Microsoft and WWGD - What Will Google Do? Time for Pre-Emptive Innovation.

Google is off on a high-quality staffing spree and even Microsoft is not immune to the pouching.  The folks who Google hired (including some Microsofties from a nearby building) are best-of-the-best scary smart.  What will they deliver? 

Is Microsoft fretting, waiting to go into reactive product-development mode?  Or can we out-Google Google (especially without the MSDN-Camp posting to their blogs entries regaling the world to "Just wait until Longhorn and Avalon and Whidbey - Ooo, it will be great then! [ed. 2006]")?  I feel like we're playing a chess game and only looking at the squares immediately around our opponents last move.  You'd figure with all those researchers we keep hiring (and express continued intent to hire more of) we'd be able to outsmart Google without even breaking a sweat.  Maybe those guys and gals aren't our salvation...

Let's say Google is giving everyone a big data pile in the sky, with all sorts of browser-apps and publicly defined innovative services on-top of that data pile.  They start with email and then move to more interesting data (pictures? calendar? contacts? notes?).  While they might augment your data view with targeted ads, they might also augment it with targeted relevant data in your pile as well, helping you connect the dots (or perhaps augment it with publicly shared data of those you've added to your Google-tribe).

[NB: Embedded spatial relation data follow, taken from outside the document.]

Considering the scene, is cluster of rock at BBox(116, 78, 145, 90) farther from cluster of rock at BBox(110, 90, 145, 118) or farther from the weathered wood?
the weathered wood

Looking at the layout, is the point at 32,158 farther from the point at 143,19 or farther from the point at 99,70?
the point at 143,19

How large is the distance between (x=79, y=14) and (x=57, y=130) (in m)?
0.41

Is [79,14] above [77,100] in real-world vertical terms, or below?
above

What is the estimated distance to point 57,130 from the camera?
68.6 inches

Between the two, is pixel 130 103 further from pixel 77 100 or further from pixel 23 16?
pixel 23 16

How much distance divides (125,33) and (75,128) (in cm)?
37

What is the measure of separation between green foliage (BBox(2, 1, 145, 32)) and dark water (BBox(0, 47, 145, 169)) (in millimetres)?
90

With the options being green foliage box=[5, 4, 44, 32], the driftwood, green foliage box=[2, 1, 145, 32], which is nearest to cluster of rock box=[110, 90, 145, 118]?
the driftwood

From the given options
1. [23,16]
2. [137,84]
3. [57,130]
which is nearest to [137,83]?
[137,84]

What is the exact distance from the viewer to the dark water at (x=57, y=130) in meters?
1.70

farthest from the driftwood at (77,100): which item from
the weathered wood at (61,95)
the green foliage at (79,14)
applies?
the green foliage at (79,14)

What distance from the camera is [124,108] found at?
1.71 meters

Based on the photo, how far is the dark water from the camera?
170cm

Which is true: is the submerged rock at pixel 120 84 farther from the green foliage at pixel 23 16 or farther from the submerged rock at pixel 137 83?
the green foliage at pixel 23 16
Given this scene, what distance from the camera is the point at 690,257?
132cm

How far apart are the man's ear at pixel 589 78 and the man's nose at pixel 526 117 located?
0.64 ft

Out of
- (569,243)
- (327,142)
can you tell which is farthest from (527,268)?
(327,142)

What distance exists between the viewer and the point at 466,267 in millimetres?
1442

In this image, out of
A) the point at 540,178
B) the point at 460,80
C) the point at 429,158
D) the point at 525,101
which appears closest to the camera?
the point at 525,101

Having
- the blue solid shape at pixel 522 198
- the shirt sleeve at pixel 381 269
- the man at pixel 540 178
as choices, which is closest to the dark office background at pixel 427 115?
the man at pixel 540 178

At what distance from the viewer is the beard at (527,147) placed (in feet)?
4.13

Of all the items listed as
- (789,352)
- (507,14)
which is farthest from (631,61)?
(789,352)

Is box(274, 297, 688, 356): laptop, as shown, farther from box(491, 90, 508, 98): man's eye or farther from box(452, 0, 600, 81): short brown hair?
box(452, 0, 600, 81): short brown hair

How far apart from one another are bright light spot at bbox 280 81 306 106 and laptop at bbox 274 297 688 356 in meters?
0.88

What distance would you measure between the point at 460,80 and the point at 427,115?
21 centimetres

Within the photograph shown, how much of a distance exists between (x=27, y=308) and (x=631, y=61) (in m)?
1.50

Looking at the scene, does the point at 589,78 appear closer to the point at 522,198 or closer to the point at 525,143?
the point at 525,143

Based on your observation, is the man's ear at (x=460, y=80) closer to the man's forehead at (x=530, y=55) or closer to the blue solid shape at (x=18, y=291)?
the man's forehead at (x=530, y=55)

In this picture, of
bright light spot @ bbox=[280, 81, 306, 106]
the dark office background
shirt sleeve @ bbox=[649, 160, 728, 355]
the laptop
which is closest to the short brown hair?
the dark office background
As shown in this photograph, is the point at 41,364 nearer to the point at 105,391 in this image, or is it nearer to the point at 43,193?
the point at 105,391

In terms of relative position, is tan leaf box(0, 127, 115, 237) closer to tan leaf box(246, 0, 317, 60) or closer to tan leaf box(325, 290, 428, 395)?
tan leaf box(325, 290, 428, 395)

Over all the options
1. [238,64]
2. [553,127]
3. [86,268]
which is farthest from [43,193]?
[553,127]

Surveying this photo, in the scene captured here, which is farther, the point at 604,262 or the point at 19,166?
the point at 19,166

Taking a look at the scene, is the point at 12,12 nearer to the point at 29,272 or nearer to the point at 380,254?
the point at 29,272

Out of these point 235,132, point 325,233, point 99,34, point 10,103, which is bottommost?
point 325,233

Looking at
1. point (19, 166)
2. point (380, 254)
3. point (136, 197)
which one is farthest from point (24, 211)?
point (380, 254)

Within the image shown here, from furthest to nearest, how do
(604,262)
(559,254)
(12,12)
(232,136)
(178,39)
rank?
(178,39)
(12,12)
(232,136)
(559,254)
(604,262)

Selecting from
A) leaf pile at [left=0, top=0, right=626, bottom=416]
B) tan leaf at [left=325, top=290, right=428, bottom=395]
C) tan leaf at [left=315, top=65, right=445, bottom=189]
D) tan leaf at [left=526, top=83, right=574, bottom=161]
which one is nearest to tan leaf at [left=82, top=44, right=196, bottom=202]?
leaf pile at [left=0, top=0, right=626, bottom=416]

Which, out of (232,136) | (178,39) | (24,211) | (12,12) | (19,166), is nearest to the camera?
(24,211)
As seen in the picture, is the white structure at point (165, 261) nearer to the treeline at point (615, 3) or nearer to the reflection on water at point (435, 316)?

What is one thing Microsoft could do?  How about providing a personal Microsoft-branded data-space: free.  And ad free.  Hook this up with a Passport if that makes you feel strategic but make that optional.  Make it a data space that people could for a lifetime throw their data into, perhaps even providing a sync up/down service for all their PCs / laptops / handhelds / smart-phones (leave out the stupid watches).  Make parts shareable and augmentable, but start with the data first, and let the applications follow.

Key to this: provide free, well documented HTTP-services on-top to appeal to the web-app aficionados.  Let Microsofties publish their own little PowerTools for people to use in their browser for organizing their MSN-Data.  And don't go tying this to Longhorn or silly 2005 / 2006 crap deliverables.  Make it work within IE 5.5.  Hell, make it work within FireFox.

Next, how-about for a small yearly fee we provide MSN-PC: take that cool VirtualPC product we bought and, using that nifty terminal-server application (or an ActiveX control), provide a VirtualPC that people could always have access to for simple work, where-ever they are.  It would be sandboxed and always up to date with the latest fixes.  Sure, I'll continue wanting my desktop but having a VirtualPC to rely on no matter where I am would serve as a focus point.  And MSN-PC would also be a nice way to manage my loveable Microsoft data space.

Anyway, just me typing some stuff as my Starbuck's latte cools down a bit.  We can out-Google Google, but it's not going to happen if we only swing the bat when we think it will rake in at least $1,000,000,000.  Let's start being happy with lots of little projects bringing in profits in the millions.